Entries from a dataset
-- begin --
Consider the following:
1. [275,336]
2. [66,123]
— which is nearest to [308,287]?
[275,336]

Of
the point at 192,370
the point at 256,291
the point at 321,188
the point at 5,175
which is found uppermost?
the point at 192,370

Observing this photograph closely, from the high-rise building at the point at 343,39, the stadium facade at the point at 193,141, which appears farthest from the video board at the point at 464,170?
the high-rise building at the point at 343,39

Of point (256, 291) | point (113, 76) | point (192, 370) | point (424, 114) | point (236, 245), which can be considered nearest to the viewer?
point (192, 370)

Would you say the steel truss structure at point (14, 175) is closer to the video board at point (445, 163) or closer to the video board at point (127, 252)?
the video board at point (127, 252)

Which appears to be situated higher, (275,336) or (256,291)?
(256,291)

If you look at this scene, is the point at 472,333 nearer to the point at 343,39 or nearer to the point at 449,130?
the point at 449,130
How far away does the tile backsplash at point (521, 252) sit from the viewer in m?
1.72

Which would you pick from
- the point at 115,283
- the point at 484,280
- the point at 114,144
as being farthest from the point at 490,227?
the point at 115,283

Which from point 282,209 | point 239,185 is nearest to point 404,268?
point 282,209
-- end --
**Exercise requirements**
Copy every line of the listing above word for word, without altering anything.

**Solution**
Consider the following:
1. [275,336]
2. [66,123]
— which is nearest to [308,287]?
[275,336]

Of
the point at 192,370
the point at 256,291
the point at 321,188
the point at 5,175
which is found uppermost?
the point at 192,370

Observing this photograph closely, from the high-rise building at the point at 343,39, the stadium facade at the point at 193,141, which appears farthest from the video board at the point at 464,170?
the high-rise building at the point at 343,39

Of point (256, 291) | point (113, 76) | point (192, 370) | point (424, 114) | point (236, 245), which can be considered nearest to the viewer?
point (192, 370)

Would you say the steel truss structure at point (14, 175) is closer to the video board at point (445, 163) or closer to the video board at point (127, 252)?
the video board at point (127, 252)

Which appears to be situated higher, (275,336) or (256,291)?
(256,291)

If you look at this scene, is the point at 472,333 nearer to the point at 343,39 or nearer to the point at 449,130?
the point at 449,130
How far away does the tile backsplash at point (521, 252) sit from the viewer in m?
1.72

Which would you pick from
- the point at 115,283
- the point at 484,280
- the point at 114,144
as being farthest from the point at 490,227?
the point at 115,283

Which from point 282,209 | point 239,185 is nearest to point 404,268?
point 282,209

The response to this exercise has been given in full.